- Data shown -
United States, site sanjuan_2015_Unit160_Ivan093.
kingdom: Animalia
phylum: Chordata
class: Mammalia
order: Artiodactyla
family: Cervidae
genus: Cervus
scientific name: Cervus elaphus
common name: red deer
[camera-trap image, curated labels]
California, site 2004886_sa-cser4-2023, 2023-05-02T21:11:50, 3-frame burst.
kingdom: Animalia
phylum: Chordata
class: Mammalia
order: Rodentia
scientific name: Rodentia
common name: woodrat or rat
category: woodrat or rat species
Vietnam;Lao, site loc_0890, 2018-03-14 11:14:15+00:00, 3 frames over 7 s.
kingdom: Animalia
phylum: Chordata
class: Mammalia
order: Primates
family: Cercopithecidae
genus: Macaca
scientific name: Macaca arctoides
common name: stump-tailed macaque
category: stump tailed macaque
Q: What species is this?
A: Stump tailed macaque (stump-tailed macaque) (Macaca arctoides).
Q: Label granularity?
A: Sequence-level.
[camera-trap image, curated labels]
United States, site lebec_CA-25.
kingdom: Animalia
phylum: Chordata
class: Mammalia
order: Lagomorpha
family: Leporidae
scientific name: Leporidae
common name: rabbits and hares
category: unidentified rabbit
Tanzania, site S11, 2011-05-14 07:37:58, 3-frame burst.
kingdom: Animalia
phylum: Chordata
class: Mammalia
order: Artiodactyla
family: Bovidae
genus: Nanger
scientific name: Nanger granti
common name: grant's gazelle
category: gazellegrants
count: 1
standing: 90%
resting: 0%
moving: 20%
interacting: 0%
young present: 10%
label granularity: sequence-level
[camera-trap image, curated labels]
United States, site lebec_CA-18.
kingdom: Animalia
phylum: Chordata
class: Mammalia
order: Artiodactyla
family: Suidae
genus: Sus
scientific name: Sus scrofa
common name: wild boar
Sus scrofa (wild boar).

- Task item -
The entries above should be set down again exactly as they appear.

- Exercise output -
United States, site sanjuan_2015_Unit160_Ivan093.
kingdom: Animalia
phylum: Chordata
class: Mammalia
order: Artiodactyla
family: Cervidae
genus: Cervus
scientific name: Cervus elaphus
common name: red deer
[camera-trap image, curated labels]
California, site 2004886_sa-cser4-2023, 2023-05-02T21:11:50, 3-frame burst.
kingdom: Animalia
phylum: Chordata
class: Mammalia
order: Rodentia
scientific name: Rodentia
common name: woodrat or rat
category: woodrat or rat species
Vietnam;Lao, site loc_0890, 2018-03-14 11:14:15+00:00, 3 frames over 7 s.
kingdom: Animalia
phylum: Chordata
class: Mammalia
order: Primates
family: Cercopithecidae
genus: Macaca
scientific name: Macaca arctoides
common name: stump-tailed macaque
category: stump tailed macaque
Q: What species is this?
A: Stump tailed macaque (stump-tailed macaque) (Macaca arctoides).
Q: Label granularity?
A: Sequence-level.
[camera-trap image, curated labels]
United States, site lebec_CA-25.
kingdom: Animalia
phylum: Chordata
class: Mammalia
order: Lagomorpha
family: Leporidae
scientific name: Leporidae
common name: rabbits and hares
category: unidentified rabbit
Tanzania, site S11, 2011-05-14 07:37:58, 3-frame burst.
kingdom: Animalia
phylum: Chordata
class: Mammalia
order: Artiodactyla
family: Bovidae
genus: Nanger
scientific name: Nanger granti
common name: grant's gazelle
category: gazellegrants
count: 1
standing: 90%
resting: 0%
moving: 20%
interacting: 0%
young present: 10%
label granularity: sequence-level
[camera-trap image, curated labels]
United States, site lebec_CA-18.
kingdom: Animalia
phylum: Chordata
class: Mammalia
order: Artiodactyla
family: Suidae
genus: Sus
scientific name: Sus scrofa
common name: wild boar
Sus scrofa (wild boar).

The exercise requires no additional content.